Andamento delle vendite nella grande distribuzione
Nella grande distribuzione organizzata, che rappresenta il 70% dei consumi nazionali di olio d’oliva, le vendite nei dodici mesi terminanti con il terzo trimestre del 2025 hanno mostrato un calo del 7,1% a valore, mentre i volumi sono aumentati del 12,6%. Questo è stato determinato dalla forte elasticità della domanda per l’EVO, il cui volume è cresciuto del 16,3% nonostante un calo del prezzo del 18,1%. Tuttavia, l’EVO a marchio del distributore, che costituisce un quarto della categoria, ha registrato una contrazione sia a valore (-17,4%) che a volume (-6,3%).
Performance finanziarie nel settore dell’olio d’oliva
Dal punto di vista delle performance finanziarie nel decennio 2015-2024, i principali produttori italiani di olio d’oliva hanno visto le vendite crescere a un tasso medio annuo del 7%, superiore a quello del settore alimentare (+4,4%) e quasi doppio rispetto alla manifattura (+3,9%).

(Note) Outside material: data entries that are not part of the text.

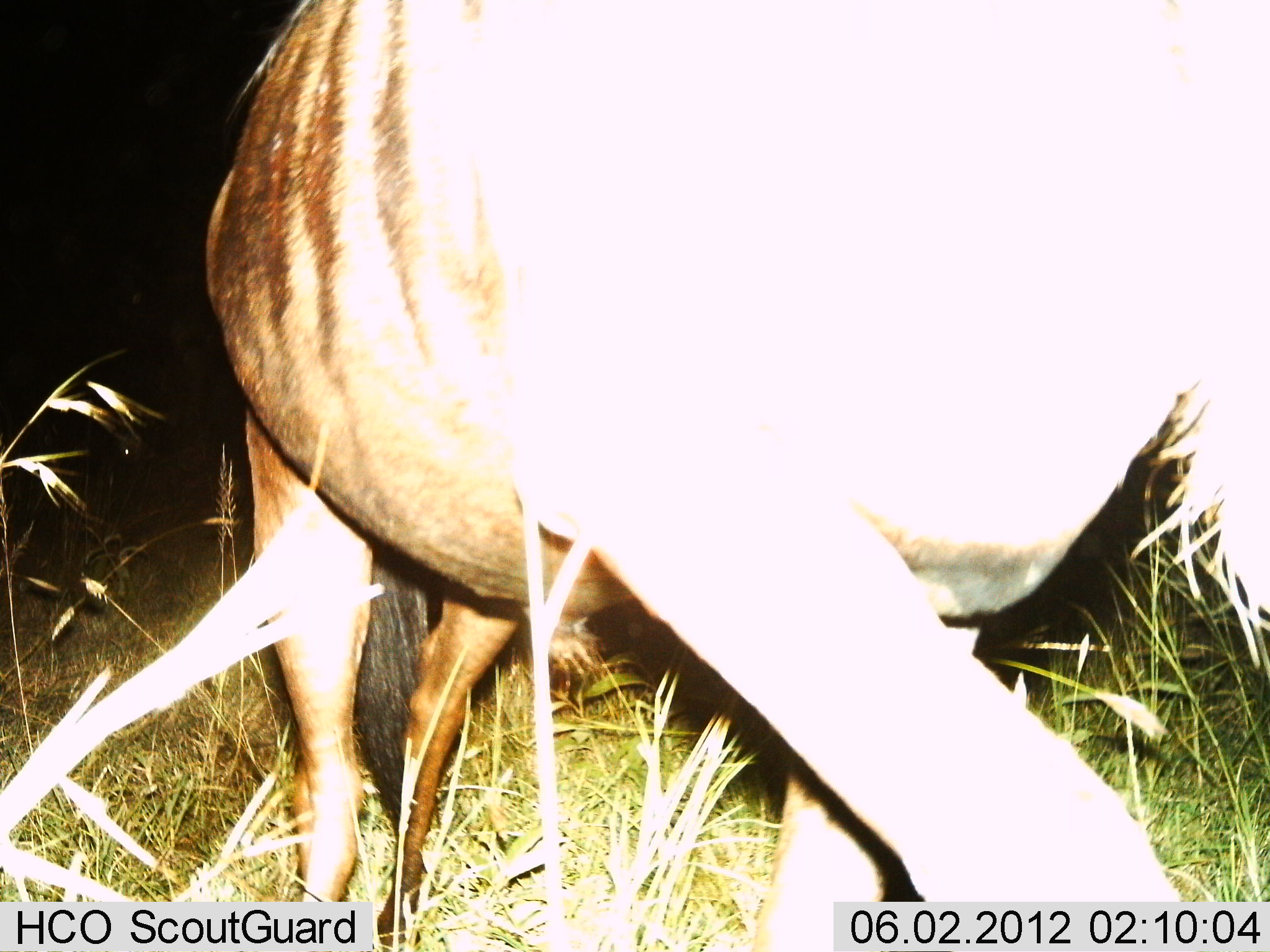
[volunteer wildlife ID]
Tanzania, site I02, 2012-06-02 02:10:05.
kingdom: Animalia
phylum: Chordata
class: Mammalia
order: Artiodactyla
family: Bovidae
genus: Connochaetes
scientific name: Connochaetes taurinus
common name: blue wildebeest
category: wildebeest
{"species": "wildebeest (blue wildebeest) (Connochaetes taurinus)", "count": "1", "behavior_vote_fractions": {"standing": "10%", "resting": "0%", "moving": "90%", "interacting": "0%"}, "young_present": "0%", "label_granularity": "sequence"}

L’export ha alimentato questa crescita, con un CAGR del 9%, portando la quota estera del fatturato al 35,4%. Tuttavia, il margine EBIT medio del settore rimane il più basso nell’ambito alimentare, attestandosi al 2,6%, rispetto al 7,2% delle bevande e all’8,4% del dolciario. Il rendimento del capitale investito (ROI) si mostra invece migliore rispetto ai settori caseario e conserviero, raggiungendo il 6,6%. Il settore ha investito più di qualsiasi altro comparto alimentare in dotazioni materiali, con un CAGR del 10,1%, sebbene il rapporto investimenti/fatturato sia contenuto all’1,1%, ben al di sotto della media dell’alimentare (3,3%) e della manifattura (3,4%).